I talked about change in my last blog. I’m not done with that topic yet!
I’ve always considered myself to be a reflective person. I don’t think I would have made it in this profession if I weren’t. I know I wasn’t a very good teacher to start out with. At times, I felt like I was playing teacher – just emulating what others had done before, and not really understanding what I was doing. Now I look back and I really feel sorry for the students I had those first few years.
It was by watching other teachers and finally coming to the point where I was willing to start taking risks that I felt things began to change. It was also about that point that I really began to reflect on the practice of teaching. It was the struggles that I found in different areas of practice that drove me to really reflect on what I was doing and what I needed to do.
When I was taking my initial teacher training there was very little focus on reflection. When I began working on my Master’s, it was my first introduction into formal reflection. I really didn’t enjoy the written reflection, but it certainly helped me clarify and formulate my thoughts. When I completed my Master’s I was certain that I wouldn’t be doing that again! BUT, here I am – blogging like crazy, because it turns out to be the most powerful type of reflection I have done.
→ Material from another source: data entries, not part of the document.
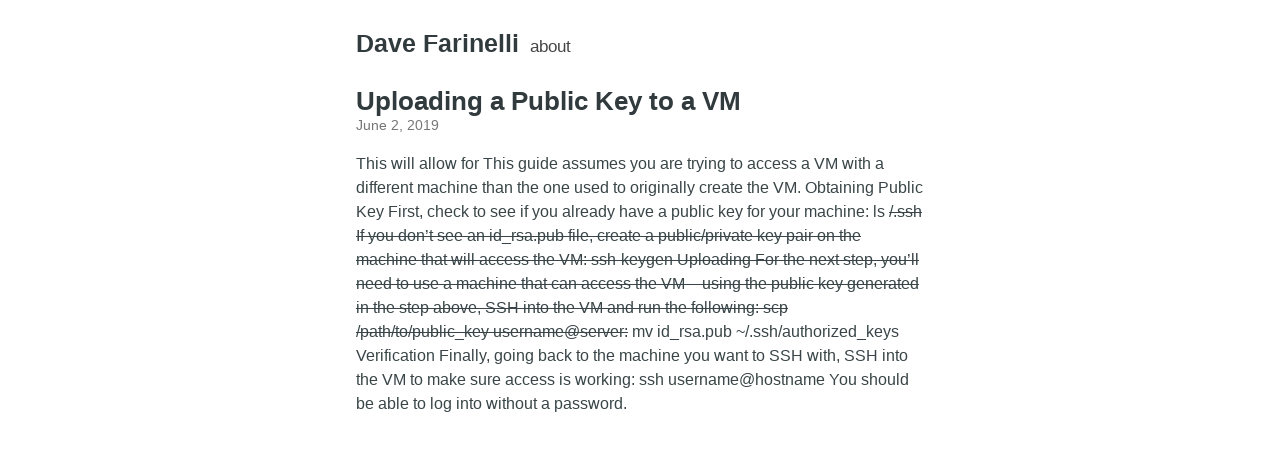

--- FILE ---
content_type: text/html; charset=utf-8
request_url: https://dfar.io/uploading-a-public-key-to-a-vm/
body_size: 518
content:
<!doctype html><html><head><meta charset=utf-8><meta name=viewport content="width=device-width,initial-scale=1"><meta name=description content="Software/DevOps Engineer"><link rel="shortcut icon" href=https://dfar.io/favicon.ico><link rel=stylesheet href=/css/style.min.css><title>Uploading a Public Key to a VM</title></head><body><header id=banner><h2><a href=https://dfar.io/>Dave Farinelli</a></h2><nav><ul><li><a href=/about/ title=about>about</a></li></ul></nav></header><main id=content><article><header id=post-header><h1>Uploading a Public Key to a VM</h1><time>June 2, 2019</time></header><p>This will allow for This guide assumes you are trying to access a VM with a different machine than the one used to originally create the VM. Obtaining Public Key First, check to see if you already have a public key for your machine: ls <del>/.ssh If you don’t see an id_rsa.pub file, create a public/private key pair on the machine that will access the VM: ssh-keygen Uploading For the next step, you’ll need to use a machine that can access the VM – using the public key generated in the step above, SSH into the VM and run the following: scp /path/to/public_key username@server:</del> mv id_rsa.pub ~/.ssh/authorized_keys Verification Finally, going back to the machine you want to SSH with, SSH into the VM to make sure access is working: ssh username@hostname You should be able to log into without a password.</p></article></main><footer id=footer></footer></body></html>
I think the power of the blog is that it is for an audience. Previously the reflections were given to an instructor, whom I was never certain actually read what I had to say. Now my writing is available to a very wide audience who not only provide feedback, but sometimes resend what I’ve written to others (GO TWITTER!) My thoughts just may invoke reflection in others.
One of the messages I preached to student teachers when I had them, and continue to stress to student teachers that are in my school, is the power of reflection and willingness to grow and change. The growth that happens has to come from within. We do get input from others, and have to be willing to accept it, but no change will happen unless we take it upon ourselves to thoughtfully pursue the goals we set.